Menempuh perkuliahan dianggap jalan penting menuju kedewasaan
(Montgomery & Cote dalam Papalia, 2007). Hal ini tampaknya benar terutama pada
kaum muda di kota-kota besar. Hasil penelitian yang dilakukan Kompas pada 1988
(dalam Sarwono, 2001) terhadap 700 pelajar SLTA di Jakarta, Bandung, Yogyakarta
dan Surabaya, diperoleh data bahwa 98% siswa SLTA dan 78,62% siswa SLTA
Kejuruan ingin melanjutkan pendidikan ke perguruan tinggi. Ini menunjukkan bahwa
minat siswa terhadap pendidikan tinggi cukup tinggi.
Data Kementrian Pendidikan Nasional (2010) mencatat jumlah mahasiswa
terdaftar di DKI Jakarta pada tahun 2008 /2009 sebanyak 1.171.441. Sebagai
perbandingan, hasil sensus sementara jumlah penduduk DKI Jakarta pada tahun
2010 menurut data Badan Pusat Statistik (2009) adalah 9,607,787. Dari data
tersebut, dapat disimpulkan bahwa kira-kira 1/9 penduduk Jakarta adalah
mahasiswa.
5
Golongan mahasiswa inilah yang akan dijadikan subjek penelitian ini.
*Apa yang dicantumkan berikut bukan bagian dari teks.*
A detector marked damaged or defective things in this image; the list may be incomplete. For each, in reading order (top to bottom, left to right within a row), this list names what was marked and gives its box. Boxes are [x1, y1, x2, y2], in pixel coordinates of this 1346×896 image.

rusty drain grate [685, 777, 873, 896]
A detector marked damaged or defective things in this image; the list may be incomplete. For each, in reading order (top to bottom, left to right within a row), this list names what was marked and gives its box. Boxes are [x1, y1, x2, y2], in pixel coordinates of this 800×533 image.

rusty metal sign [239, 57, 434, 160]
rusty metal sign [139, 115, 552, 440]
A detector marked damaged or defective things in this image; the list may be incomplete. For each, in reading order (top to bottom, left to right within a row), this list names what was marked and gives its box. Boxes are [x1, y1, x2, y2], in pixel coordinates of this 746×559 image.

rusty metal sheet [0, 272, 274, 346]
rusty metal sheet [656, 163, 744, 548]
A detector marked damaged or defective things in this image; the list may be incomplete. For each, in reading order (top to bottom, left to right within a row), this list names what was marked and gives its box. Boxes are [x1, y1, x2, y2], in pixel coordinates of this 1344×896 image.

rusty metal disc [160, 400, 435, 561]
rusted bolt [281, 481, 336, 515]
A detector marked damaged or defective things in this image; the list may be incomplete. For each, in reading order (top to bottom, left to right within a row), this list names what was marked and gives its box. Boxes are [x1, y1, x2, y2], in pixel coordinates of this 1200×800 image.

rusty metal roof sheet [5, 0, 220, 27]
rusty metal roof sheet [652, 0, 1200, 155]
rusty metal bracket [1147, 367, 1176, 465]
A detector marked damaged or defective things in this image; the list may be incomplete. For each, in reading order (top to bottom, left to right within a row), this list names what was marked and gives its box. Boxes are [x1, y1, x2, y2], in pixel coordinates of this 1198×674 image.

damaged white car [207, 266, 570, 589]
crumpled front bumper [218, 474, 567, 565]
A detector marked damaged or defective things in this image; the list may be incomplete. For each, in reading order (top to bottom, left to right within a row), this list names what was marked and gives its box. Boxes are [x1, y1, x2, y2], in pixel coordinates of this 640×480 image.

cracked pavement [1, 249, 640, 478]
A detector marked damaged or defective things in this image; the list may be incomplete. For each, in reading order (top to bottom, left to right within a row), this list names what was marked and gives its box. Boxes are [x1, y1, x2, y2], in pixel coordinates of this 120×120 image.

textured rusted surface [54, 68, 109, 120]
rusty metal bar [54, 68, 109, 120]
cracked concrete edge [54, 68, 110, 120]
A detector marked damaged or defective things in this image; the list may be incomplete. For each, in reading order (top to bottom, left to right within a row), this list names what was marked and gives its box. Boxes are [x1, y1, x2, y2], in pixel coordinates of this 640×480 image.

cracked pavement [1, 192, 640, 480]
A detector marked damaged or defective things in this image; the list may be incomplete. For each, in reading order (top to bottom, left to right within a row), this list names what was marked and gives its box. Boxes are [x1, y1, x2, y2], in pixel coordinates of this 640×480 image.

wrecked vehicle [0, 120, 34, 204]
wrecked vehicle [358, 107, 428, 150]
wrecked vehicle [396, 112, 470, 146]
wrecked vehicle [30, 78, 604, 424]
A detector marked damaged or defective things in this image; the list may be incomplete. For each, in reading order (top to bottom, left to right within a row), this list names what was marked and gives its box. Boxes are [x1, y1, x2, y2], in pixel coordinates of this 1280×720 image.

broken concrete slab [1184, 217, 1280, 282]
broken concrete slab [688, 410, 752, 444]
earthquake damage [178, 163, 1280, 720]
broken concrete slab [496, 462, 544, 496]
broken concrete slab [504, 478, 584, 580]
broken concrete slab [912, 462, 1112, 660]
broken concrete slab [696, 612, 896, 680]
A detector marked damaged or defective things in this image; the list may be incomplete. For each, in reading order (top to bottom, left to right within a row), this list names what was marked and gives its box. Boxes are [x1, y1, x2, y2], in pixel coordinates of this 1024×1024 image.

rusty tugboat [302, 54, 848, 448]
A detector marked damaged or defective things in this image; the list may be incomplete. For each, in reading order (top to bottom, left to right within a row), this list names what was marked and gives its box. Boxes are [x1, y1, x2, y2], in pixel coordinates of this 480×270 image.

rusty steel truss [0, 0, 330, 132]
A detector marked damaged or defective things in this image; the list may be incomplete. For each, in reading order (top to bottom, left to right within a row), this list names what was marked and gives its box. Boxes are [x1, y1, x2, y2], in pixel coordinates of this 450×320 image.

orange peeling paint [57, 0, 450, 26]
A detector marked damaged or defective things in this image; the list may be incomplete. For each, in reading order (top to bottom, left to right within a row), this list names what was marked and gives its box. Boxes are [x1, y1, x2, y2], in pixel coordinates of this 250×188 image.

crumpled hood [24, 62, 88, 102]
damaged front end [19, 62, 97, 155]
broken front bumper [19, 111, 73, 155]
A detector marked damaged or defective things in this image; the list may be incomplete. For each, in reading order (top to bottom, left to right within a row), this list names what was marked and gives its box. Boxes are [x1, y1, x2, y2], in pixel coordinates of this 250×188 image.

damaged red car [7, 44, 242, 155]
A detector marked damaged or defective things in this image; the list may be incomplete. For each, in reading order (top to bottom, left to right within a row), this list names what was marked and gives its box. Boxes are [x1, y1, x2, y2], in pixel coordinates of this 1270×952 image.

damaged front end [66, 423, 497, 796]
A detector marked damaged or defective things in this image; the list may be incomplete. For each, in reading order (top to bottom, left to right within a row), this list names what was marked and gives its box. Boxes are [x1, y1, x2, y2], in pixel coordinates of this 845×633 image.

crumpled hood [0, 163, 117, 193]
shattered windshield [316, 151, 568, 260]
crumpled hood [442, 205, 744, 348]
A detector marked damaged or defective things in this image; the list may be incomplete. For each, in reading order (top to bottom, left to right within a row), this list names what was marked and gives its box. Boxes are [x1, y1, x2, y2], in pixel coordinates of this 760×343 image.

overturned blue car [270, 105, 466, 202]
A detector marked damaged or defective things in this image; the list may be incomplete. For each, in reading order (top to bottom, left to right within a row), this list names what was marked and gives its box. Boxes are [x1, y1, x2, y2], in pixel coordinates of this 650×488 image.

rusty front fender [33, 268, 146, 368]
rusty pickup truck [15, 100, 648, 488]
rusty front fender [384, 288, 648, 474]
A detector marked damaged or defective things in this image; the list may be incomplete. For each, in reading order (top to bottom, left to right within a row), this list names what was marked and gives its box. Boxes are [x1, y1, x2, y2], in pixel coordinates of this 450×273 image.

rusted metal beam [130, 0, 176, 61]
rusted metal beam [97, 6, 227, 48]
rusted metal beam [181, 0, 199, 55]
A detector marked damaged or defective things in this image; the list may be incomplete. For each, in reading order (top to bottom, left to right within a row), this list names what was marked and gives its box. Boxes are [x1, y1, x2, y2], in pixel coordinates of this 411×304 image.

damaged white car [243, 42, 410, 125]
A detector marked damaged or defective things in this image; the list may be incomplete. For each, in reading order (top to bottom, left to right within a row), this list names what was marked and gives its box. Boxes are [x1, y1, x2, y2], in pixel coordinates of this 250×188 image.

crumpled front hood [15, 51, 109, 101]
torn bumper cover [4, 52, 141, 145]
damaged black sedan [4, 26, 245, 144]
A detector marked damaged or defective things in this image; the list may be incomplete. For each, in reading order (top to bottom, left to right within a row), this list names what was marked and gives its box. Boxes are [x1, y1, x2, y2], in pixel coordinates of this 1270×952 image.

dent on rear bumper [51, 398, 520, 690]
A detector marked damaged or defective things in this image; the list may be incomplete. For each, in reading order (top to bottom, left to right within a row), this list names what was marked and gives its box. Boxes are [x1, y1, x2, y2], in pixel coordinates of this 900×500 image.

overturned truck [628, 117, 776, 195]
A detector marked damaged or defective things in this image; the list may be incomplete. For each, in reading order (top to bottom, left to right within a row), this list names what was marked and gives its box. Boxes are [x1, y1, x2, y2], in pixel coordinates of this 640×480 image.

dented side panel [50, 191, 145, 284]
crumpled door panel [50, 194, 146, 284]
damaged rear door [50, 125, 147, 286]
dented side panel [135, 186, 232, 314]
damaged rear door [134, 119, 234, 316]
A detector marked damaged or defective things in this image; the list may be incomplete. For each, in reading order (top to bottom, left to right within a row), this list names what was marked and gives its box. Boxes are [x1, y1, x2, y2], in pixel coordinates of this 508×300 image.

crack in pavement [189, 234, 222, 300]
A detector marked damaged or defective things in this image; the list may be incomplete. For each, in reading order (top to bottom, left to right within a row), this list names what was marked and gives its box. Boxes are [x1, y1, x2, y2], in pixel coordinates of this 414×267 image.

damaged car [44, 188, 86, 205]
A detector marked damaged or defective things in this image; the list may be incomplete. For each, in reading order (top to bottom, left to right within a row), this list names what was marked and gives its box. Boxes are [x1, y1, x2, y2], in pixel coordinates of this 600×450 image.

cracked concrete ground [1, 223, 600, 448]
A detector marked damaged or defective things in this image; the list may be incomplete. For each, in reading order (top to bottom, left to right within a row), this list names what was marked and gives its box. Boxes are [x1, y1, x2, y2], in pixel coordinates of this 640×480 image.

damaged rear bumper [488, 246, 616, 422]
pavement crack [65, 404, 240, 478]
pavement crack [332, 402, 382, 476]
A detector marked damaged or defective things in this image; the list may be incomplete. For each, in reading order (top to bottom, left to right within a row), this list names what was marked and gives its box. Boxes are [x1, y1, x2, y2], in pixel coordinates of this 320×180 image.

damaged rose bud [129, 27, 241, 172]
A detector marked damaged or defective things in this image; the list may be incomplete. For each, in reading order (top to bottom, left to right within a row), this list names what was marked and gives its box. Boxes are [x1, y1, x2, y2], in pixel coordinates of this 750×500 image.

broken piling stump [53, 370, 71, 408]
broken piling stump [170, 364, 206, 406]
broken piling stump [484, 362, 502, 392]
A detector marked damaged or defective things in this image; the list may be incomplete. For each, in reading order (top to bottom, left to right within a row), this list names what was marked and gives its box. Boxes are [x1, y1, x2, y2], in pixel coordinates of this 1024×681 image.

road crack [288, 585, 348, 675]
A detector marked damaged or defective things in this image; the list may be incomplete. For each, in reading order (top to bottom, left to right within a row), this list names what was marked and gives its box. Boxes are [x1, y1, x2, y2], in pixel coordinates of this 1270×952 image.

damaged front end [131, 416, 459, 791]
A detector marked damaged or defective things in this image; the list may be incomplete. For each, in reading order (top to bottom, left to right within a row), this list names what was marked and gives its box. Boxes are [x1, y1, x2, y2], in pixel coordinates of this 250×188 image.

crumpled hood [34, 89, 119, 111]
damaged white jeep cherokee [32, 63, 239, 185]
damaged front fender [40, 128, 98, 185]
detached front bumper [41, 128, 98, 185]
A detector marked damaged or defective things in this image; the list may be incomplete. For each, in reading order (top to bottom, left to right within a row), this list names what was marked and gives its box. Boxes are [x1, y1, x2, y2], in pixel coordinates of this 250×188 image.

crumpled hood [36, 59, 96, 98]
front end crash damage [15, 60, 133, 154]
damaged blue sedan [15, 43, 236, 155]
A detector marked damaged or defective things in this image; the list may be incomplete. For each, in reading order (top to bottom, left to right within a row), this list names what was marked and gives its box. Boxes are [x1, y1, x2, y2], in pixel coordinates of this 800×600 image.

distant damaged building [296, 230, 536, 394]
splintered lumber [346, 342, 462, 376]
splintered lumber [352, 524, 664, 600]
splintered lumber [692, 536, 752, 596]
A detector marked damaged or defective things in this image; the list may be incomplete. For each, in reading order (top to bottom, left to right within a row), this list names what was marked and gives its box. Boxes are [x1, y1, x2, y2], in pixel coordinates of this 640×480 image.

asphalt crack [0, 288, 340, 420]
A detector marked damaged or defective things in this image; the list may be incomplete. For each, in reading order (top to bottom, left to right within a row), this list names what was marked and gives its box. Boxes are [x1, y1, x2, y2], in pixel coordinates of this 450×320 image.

Penelitian ini bermaksud untuk mencari tahu hubungan antara kualitas pertemanan
dengan subjective well being pada golongan mahasiswa. Untuk mempersempit
ruang lingkup penelitian, peneliti membatasi populasi pada mahasiswa Jurusan
Psikologi Universitas Bina Nusantara.
1.2 Identifikasi Masalah
Dari pemaparan di atas, didapatkan identifikasi masalah yaitu “apakah ada
hubungan antara kualitas pertemanan dengan subjective well being pada
mahasiswa Jurusan Psikologi Universitas Bina Nusantara?”.
1.3 Tujuan Penelitian
Mencari tahu hubungan antara kualitas pertemanan dengan subjective well
being pada mahasiswa Jurusan Psikologi Universitas Bina Nusantara.
1.4 Manfaat Penelitian
Manfaat teoritis:
1. Sebagai referensi untuk penelitian yang berhubungan dengan kualitas
pertemanan dan subjective well being
Manfaat praktis:
1. Mengetahui hubungan antara kualitas pertemanan dengan subjective well being
pada mahasiswa Jurusan Psikologi Universitas Bina Nusantara.
2. Mengetahui gambaran subjective well being dan kualitas pertemanan, khususnya
pada mahasiswa Jurusan Psikologi Universitas Bina Nusantara.